Should engineering managers write code?:

Spending time in meetings and working through complex team relationship issues leaves you feeling more drained than energized most days. You look longingly at your team and feel a slight tinge of envy. You want to code again.

The good news is that you can! The bad news is that you shouldn’t. At least not directly on your team’s codebase and not on any critical path work.

Good ideas therein! Let me emphasize one I’m particularly fond of.

In my first engineering management role, I had the opportunity to go completely hands off. For a while, I found it a little off-putting. I really like solving problems with code! (I later realized leadership and management are solving problems with people, but that’s for another time.)

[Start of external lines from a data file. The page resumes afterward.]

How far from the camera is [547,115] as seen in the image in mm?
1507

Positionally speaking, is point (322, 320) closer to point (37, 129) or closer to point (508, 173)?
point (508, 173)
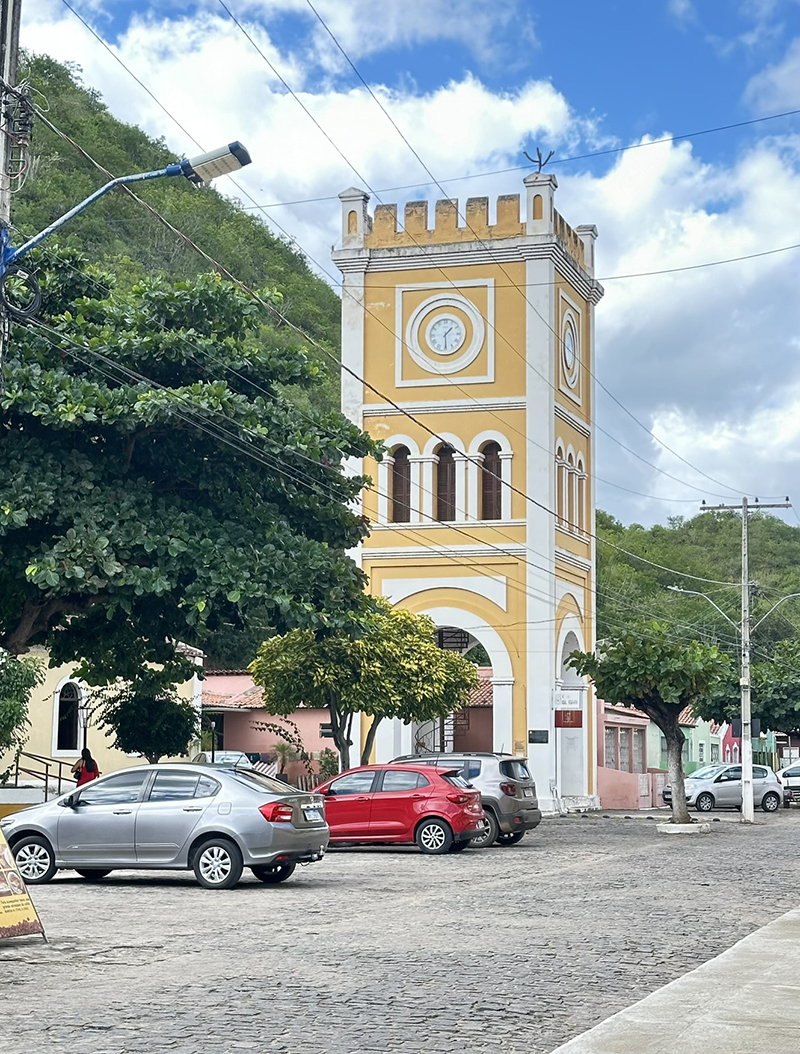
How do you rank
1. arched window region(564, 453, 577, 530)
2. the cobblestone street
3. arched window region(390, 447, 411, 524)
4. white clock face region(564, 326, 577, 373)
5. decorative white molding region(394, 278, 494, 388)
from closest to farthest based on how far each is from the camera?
the cobblestone street < decorative white molding region(394, 278, 494, 388) < arched window region(390, 447, 411, 524) < arched window region(564, 453, 577, 530) < white clock face region(564, 326, 577, 373)

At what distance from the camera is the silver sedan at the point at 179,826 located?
60.4 feet

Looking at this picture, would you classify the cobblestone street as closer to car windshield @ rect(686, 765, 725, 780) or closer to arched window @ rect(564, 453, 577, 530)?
arched window @ rect(564, 453, 577, 530)

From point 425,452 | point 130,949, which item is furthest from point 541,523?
point 130,949

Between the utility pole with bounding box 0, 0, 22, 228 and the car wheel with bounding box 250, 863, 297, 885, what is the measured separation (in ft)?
28.5

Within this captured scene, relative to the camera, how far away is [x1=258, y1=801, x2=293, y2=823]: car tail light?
1834 cm

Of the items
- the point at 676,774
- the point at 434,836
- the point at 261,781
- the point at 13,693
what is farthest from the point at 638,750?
the point at 261,781

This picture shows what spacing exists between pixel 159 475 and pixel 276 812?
9155mm

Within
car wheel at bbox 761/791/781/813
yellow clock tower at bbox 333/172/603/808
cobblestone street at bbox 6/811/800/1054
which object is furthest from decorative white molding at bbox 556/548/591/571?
cobblestone street at bbox 6/811/800/1054

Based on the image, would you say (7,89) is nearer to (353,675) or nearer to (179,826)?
(179,826)

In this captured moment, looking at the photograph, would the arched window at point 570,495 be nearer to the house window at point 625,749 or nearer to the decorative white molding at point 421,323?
the decorative white molding at point 421,323

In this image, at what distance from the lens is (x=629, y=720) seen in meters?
62.3

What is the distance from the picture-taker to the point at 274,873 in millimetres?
19406

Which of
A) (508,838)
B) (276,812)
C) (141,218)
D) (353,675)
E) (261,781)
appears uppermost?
(141,218)

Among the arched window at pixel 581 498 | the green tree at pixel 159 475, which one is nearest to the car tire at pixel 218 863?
the green tree at pixel 159 475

I felt a lot better about engineering management once I figured out it gave me license to code on impractical things. When you’re an EM (the hands-off variety, not the sitting-on-the-fence variety), you have the opportunity to code on whatever draws your interest, knowing it won’t block your team.

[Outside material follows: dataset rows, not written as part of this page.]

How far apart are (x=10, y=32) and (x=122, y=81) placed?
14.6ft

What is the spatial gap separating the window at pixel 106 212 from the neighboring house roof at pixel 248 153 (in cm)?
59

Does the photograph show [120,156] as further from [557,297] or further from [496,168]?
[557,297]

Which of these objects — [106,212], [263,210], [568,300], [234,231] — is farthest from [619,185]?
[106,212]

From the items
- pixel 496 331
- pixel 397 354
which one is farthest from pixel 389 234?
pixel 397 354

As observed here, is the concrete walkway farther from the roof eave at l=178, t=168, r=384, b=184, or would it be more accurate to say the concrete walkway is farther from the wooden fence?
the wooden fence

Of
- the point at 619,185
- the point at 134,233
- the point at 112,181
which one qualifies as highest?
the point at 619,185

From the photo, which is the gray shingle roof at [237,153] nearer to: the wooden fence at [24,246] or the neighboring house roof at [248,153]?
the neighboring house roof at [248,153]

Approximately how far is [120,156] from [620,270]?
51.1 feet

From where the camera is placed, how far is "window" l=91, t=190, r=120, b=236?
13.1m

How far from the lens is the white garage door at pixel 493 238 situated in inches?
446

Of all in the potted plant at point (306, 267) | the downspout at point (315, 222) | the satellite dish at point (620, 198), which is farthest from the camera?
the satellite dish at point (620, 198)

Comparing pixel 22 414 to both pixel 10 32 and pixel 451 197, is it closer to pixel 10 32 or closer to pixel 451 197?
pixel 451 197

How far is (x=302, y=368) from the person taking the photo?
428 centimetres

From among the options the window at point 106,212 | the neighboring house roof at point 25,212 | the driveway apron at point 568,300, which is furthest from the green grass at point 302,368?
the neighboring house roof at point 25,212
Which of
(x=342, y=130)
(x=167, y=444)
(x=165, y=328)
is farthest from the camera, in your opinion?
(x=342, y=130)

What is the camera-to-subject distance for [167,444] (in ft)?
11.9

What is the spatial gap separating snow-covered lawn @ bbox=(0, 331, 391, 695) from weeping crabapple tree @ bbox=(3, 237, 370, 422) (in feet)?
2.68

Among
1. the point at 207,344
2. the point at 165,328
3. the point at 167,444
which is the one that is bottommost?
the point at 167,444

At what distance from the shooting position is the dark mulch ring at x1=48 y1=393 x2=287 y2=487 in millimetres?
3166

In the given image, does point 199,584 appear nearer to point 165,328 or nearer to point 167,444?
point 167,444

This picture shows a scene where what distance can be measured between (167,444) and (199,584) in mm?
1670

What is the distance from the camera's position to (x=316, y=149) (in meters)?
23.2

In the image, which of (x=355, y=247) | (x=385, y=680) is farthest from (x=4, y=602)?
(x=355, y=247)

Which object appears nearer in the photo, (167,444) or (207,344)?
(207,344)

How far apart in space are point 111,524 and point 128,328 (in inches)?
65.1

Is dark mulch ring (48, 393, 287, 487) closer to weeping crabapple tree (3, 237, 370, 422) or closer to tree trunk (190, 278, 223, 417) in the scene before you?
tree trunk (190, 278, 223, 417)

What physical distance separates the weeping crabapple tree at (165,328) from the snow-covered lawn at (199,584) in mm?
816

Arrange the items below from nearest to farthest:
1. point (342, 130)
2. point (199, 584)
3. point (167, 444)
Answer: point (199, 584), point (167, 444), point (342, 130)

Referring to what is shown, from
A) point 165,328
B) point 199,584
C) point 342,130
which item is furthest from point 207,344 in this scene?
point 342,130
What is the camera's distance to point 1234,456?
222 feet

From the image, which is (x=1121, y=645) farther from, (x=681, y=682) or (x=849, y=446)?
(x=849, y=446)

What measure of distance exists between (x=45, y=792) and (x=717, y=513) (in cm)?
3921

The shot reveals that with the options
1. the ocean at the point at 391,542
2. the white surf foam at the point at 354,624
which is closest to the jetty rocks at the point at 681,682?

That’s a pretty rad opportunity for someone like me who’s a bit of an esoteric tinkerer.

If you’re less of a tinkerer and more of a shipper or solver, even the highest functioning teams have some pile of ambitions and ideas they aren’t actively pursuing. An engineering manager can explore the frontiers on these ideas. Maybe a plan is made, research is noted, or its found the idea isn’t all that great after all. Still a win!

As long as your code doesn’t create challenges or blockers for your organization: dive into it, have fun, explore the space!